Controlling Interactive Music (CIM) is an interactive music system for human-computer duets. Designed as a creativity support system it explores the metaphor of human-machine symbiosis, where the phenomenological experience of interacting with CIM has both a degree of instrumentality and a sense of partnership. Building on Francois Pachet’s (2006) notion of reflexivity, John Young’s (2009) explorations of conversational interaction protocols, and Ian Whalley’s (2012) experiments in networked human-computer music interaction, as well as my own previous work in interactive music systems (Gifford & Brown 2011), CIM applies an activity/relationality/prominence based model of musical duet interaction. Andrew R. Brown, Toby Gifford, and Bradley Voltz developed various iterations of the CIM software from 2012 – 2017.

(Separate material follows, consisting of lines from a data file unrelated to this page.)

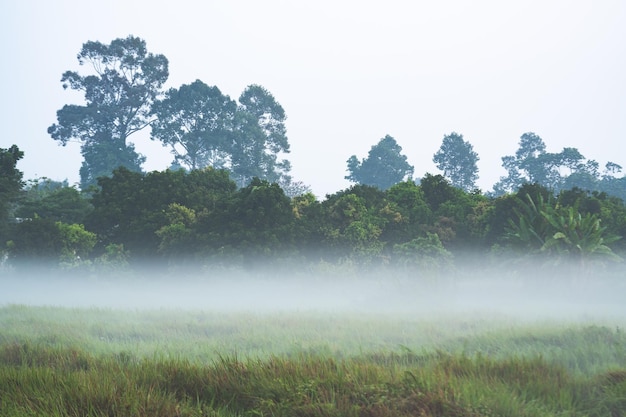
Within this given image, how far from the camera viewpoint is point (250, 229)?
38.4 m

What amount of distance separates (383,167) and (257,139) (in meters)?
30.4

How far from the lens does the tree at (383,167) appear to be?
385 feet

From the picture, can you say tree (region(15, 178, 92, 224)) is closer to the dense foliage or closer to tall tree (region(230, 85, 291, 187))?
the dense foliage

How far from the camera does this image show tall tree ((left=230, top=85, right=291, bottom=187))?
321ft

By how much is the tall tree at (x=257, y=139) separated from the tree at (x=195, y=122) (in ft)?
6.64

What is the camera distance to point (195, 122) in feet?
328

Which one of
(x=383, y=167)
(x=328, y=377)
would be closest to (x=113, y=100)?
(x=383, y=167)

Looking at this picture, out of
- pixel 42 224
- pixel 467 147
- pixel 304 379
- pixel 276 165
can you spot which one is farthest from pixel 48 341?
pixel 467 147

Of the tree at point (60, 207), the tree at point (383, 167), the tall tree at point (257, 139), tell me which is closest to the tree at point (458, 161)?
the tree at point (383, 167)

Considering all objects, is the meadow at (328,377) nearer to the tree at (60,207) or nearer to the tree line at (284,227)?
the tree line at (284,227)

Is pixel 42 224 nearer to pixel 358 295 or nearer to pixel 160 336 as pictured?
pixel 358 295

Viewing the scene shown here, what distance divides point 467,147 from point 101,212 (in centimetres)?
8703

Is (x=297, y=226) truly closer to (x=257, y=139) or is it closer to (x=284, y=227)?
(x=284, y=227)

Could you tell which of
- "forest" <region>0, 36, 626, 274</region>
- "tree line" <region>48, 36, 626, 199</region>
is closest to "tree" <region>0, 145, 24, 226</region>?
"forest" <region>0, 36, 626, 274</region>
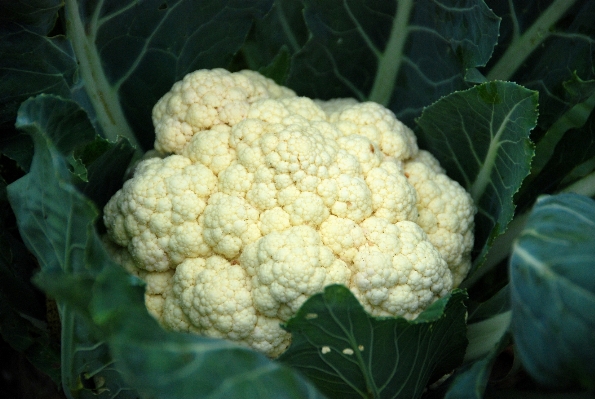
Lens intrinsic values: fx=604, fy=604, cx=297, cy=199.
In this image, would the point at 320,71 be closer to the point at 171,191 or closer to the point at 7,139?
the point at 171,191

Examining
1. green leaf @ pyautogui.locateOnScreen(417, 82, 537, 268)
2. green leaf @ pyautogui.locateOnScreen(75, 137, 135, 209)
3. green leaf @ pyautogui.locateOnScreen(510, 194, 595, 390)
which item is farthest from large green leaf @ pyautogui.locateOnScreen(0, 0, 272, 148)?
green leaf @ pyautogui.locateOnScreen(510, 194, 595, 390)

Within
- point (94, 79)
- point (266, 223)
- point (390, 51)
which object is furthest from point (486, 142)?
point (94, 79)

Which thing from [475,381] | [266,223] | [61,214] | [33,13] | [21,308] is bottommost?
[21,308]

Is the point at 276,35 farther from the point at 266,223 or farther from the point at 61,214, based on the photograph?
the point at 61,214

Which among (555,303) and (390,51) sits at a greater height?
(390,51)

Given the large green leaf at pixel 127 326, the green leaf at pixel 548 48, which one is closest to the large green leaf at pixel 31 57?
the large green leaf at pixel 127 326
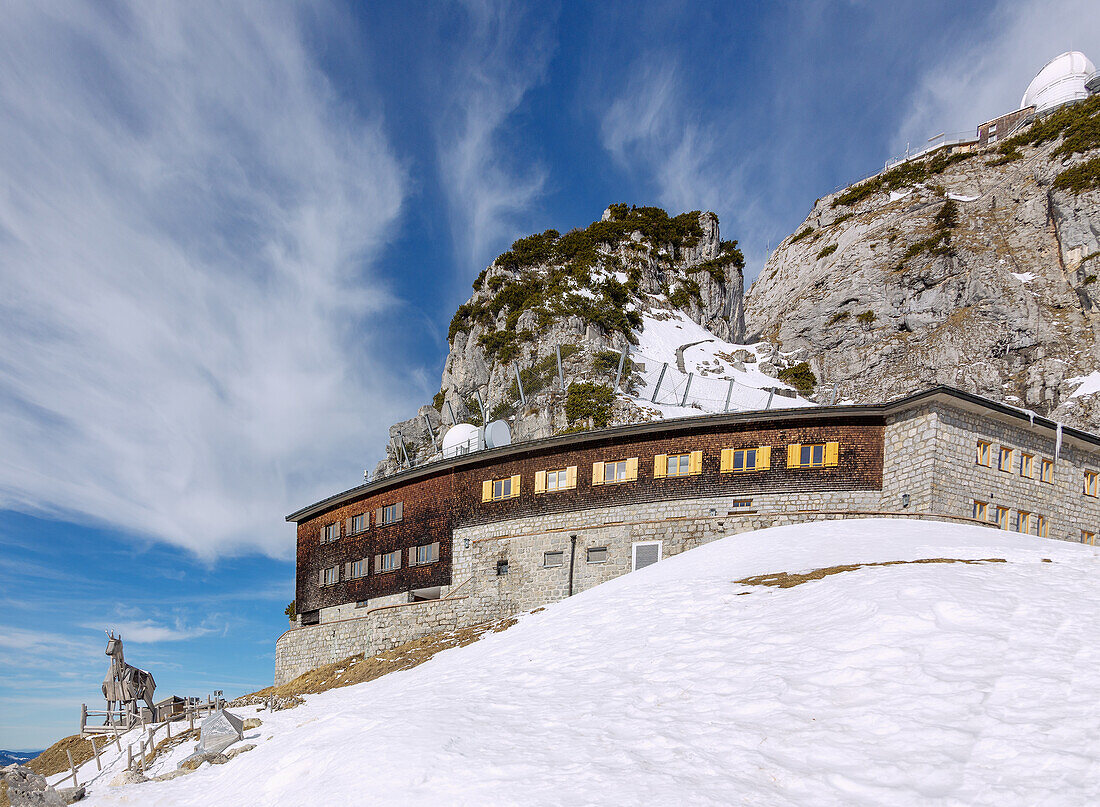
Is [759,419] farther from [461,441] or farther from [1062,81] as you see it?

The CIM system is an interactive music system for use in human-machine creative partnerships. It is designed to sit at a mid-point of the autonomy spectrum, according to Rowe’s instrument paradigm vs player paradigm continuum. CIM accepts MIDI input from a human performer and improvises musical accompaniment. CIM’s behaviour is directed by a model of duet interaction, which utilises various conversational, contrapuntal, and accompaniment metaphors to determine appropriate musical behaviour. An important facet of this duet model is the notion of turn-taking – where the system and the human swap roles as the musical initiator.
CIM listens to and generates MIDI data. In doing so, CIM is responding to the performance of the musician while simultaneously performing its own output. Typically, CIM performances involve two digitally enabled acoustic pianos (Yamaha Disklaviers), which, in this case, turn the performance gestures (live and MIDI based) into sound. Extending this use of performance data as a method of interaction, the musician’s piano pedals are used to control aspects of CIM’s behaviour. Extending Di Scipio’s turn of phrase when discussing sound as an user interface, this method of musician-machine interaction can be termed ‘performance as interface’.

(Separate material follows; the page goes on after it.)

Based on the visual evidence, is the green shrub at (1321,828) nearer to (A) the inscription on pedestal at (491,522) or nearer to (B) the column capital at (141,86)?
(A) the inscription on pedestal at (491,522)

Improvisation is generative, it is relational, and it is temporal (Ingold and Hallam 2007). Accordingly, the CIM software creates a relational connection with a musician by using the material played by the human performer as the basis for its generated performance. This use of imitation and interpretation forms the basis for describing the system as reflexive. I agree with Ingold and Hallam when they argue that imitation is not simple repetition ‘but entails a complex and ongoing alignment of observation of the model with action in the world’ (Ingold and Hallam 2007, 5). Even though computational recording and playback might be more simple-minded than human imitation, experiences with designing CIM reveal that even though playback itself is straightforward, the decisions about what and when to play are certainly not. They require adherence to cultural expectations, such as the maintenance of stylistic conventions and the tracking of the dynamic development of the human musician’s performance.